65. Five reasons to ban the intranet

Most, if not all, local councils have an internal website called an intranet that staff can see but the public can't.  I'm not sure I know what the advantage is.  It can't be security - nobody would want to share anything sensitive where anyone of x thousand employees could cut, paste and share in an instant.  So, lets get rid of them and put all our intranet content on the public website.  Not convinced?  Here are five reasons why:


  1. Openness and transparency are good.  They foster greater trust between the council and the public.  Lets start with 'why not?' rather than 'why?' when thinking about whether something should be publicly available.
  2. Better corporate policy making.  First thing we do when designing a new policy is look at what other councils have done - making things publicly available would save time and encourage greater sharing.
  3. Support for home working.  Sure we support home working but how easy is it to see your intranet when working at home?

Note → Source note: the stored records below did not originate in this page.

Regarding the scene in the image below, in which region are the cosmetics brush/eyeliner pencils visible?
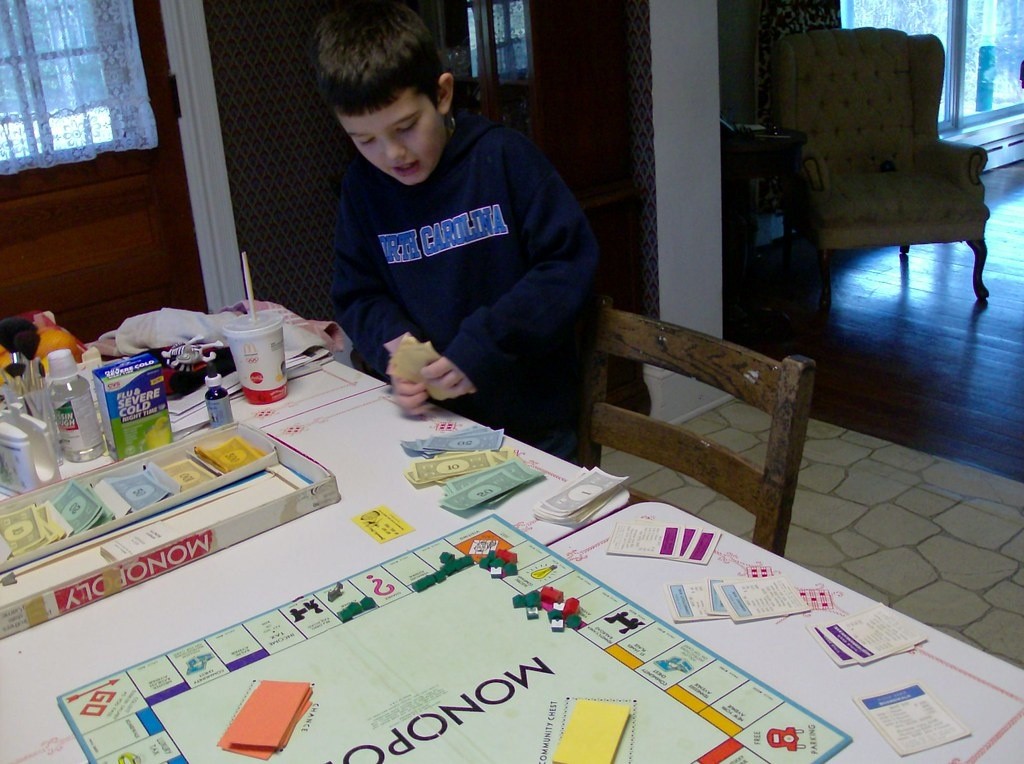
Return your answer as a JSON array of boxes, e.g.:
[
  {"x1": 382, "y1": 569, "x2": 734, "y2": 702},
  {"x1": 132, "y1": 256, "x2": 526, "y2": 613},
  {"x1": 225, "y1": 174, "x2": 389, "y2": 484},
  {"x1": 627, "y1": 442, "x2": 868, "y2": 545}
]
[{"x1": 0, "y1": 318, "x2": 54, "y2": 438}]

Productivity would be improved if staff policies, telephone directories and staff bulletins could all be accessed easily.      
  4. Intranets can't give us the information that we need.  The world is a complex place and the information we need as public sector professional is scattered all over.  One site can never provide for our information needs - instead we need to become skilled at Personal Knowledge Management - working in networks that we construct in order to make sense of our world so that we can work effectively.  This is a culture of looking out, not in.       
  5. You can't separate Council staff from the public.  The distinction between staff and public and between internal and external just doesn't hold in the same way it used to.  Staff receive services and many/most will be residents.  Social media leads to a 24/7 professional/personal life for many.  Co-productive approaches blur the difference between public and professional.  Intranets represent a walling off of our professional lives that simply seems out of step with all of this.
On this last point perhaps we could go a step further and replace our council websites with the internet of public goods - something along the lines suggested by Phil Rumens here.  Another post perhaps..




3 comments:

Roger said...

Can you offer a parallel example in private industry? Is it feasible that a successful commercial company would contemplate such a move? I think not. Don't see any advantages to allow outsiders access to the raw data of policy formulation, other than creating an atmosphere of immediate caution staff by staff fearful of seeing their initial thoughts published in the letters pages of the local press. I'm not sure what category this suggestion falls into - anarchy or socialism.

Dave Mckenna said...

Thanks Roger - I'm not sure intranets are secure in the way you suggest and I have have a different view about involving people in policy development - I'd say the earlier the better!

Huw Rees said...

Roger: - Intranets have never been used to publish "initial thoughts". They are used to publish formulated policy documents and news. As Dave rightly said in his Point 5. why not? Anarchy or socialism? Dear god Roger, are you a descendant of Edgar J Hoover?